Aynı şekilde, sanayide ve bilimde geri ülkelerde bu değerler, insanlara sessiz seyirciler olarak kalmamalarını, sanayi ve bilimde gelişme göstermek için çaba sarfetmelerini öğretir. Bu değerlere sahip bir medeniyet her hangi bîr yerde ve herhangi bir ortamda filizlenebilir; bununla beraber alacağı biçim bir tane değildir, toplumdaki şartlara ve bu değerlerin gelişeceği ortama bağlıdır.
İslâm toplumu, biçimi, uzantısı ve hayat biçimi itibariyle, sabit bir tarihî olgu değildir; fakat varlığı ve medeniyeti tarihi gerçekler tarafından sabit değerlere dayanır. Bu mevzuda kullanılan "tarihî" kelimesi sadece, bu değerlerin insanlık tarihinin belirli bir döneminde somut bir şekil aldığını anlatmaktadır. Gerçekte bu değerler, tabiyatları itibariyle belirli bir döneme ait değildirler; insanın ve maddî âlemin Ötesinden ilâhî kaynaktan insana gelen birer hakikattirler.
İslâm medeniyeti maddî yapısı ve biçimi yönünden çeşitli şekillere bürünebilir. Fakat dayandığı değerler ve temel ilkeler sabit kalır. Çünkü bunlar aynı zamanda medeniyetin de temel dayanaklarıdır. Bu ölçüler; yalnızca Allah'a kulluk, insan ilişkilerinin inanç temeline dayanması, insanın insanî özellikleri itibariyle maddeden üstün tutulması, insanî değerlerin geliştirilmesi ve hayvani arzuların kontrolü, aile yuvasının şeref ve haysiyetine hürmet Allah'ın gösterdiği ahde ve şarta uygun olarak yeyüzünde hilafet vazifesini ifa etmek ve bu hilafet vazifesini ifa ederken yalnızca Allah'ın şeriatını ve nizamını hâkim kılmak.
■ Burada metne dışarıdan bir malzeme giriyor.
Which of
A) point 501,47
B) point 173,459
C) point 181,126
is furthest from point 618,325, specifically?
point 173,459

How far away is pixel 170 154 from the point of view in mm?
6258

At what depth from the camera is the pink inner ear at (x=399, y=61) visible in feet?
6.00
Bu sabit kaideler üzerine kurulan İslâm medeniyeti şekil yönünden iktisadî, sınaî ve ilmî gelişmelerden istifade eder. Her toplum bunlardan bulduklarını kullanır. Bu yüzden şekil yönüyle değişiklik olması kaçınılmazdır. Bu farklılık, İslâm'ın bir sistemi alması ve o sistemi kendi gayelerine göre yoğurması için gerekli esnekliğe sahip olduğu gerçeğinin bir sonucudur; fakat İslâm medeniyetinin dış şeklindeki bu esneklik, İslâm medeniyetinin pınarı olan İslâm inancındaki bir esneklik anlamına gelmemekte olup, ona dışardan ödünç alınmış gözüyle bakılmamalıdır; çünkü o bu dinin karakterinde vardır. Bununla beraber esneklik, belirsizlik veya bulanıklıkla karıştırılmamalıdır. Bu ikisi arasında büyük farklar vardır.
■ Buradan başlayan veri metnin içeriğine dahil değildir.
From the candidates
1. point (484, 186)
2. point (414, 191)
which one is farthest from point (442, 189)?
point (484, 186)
İslâm, Afrika'nın orta kısmına girdiği zaman çıplak insanları giydirdi, onları tecritten kurtardı ve onlara maddî kaynakları araştırırken çalışmaktan hoşlanmayı öğretti. Aynı şekilde onları dar kabile ve klan çemberinden çıkarıp, İslâm cemiyetinin geniş çemberine soktu ve pagan ilâhlara ibadetten kurtarıp, sadece alemlerin yaratıcısına ibadete yöneltti. Bu medeniyet değilse nedir peki? Bu medeniyet o çevre içindi ve mevcut olan kaynaklar için kullanıldı. İslâm başka bi çevreye girerse medeniyeti, o belirli çevredeki mevcut kaynaklara dayanan, fakat ebedî değerleri muhafaza eden bir biçim alır.
Dolayısıyla İslâmî usûl ve İlkelere göre medeniyetin gelişmesi, iktisadî, sınaî ve ilmî ilerlemenin belirli bir seviyesine bağlı değildir. Bu medeniyet kurulduğu yerde bütün kaynaklan kullanacak, onları geliştirecek ve belirli bir yerde bu kaynaklar mevcut değilse, onların gelişip büyüyeceği vasıtaları temin edecektir. Fakat her durumda bu onun değişmez ve ebedî İlkelerine dayanacaktır. İslâm toplumunun var olduğu bir yerde, onun belirgin karakteri ve belirgin hareketi de var olacaktır. Bu özellikleri onu câhili toplumlardan ayıracaktır.
"Allah'ın boyası (ile boyan). Allah'ın boyasından daha güzel boyası olan kimdir? Biz ancak O'na kulluk ederiz." (2: 138).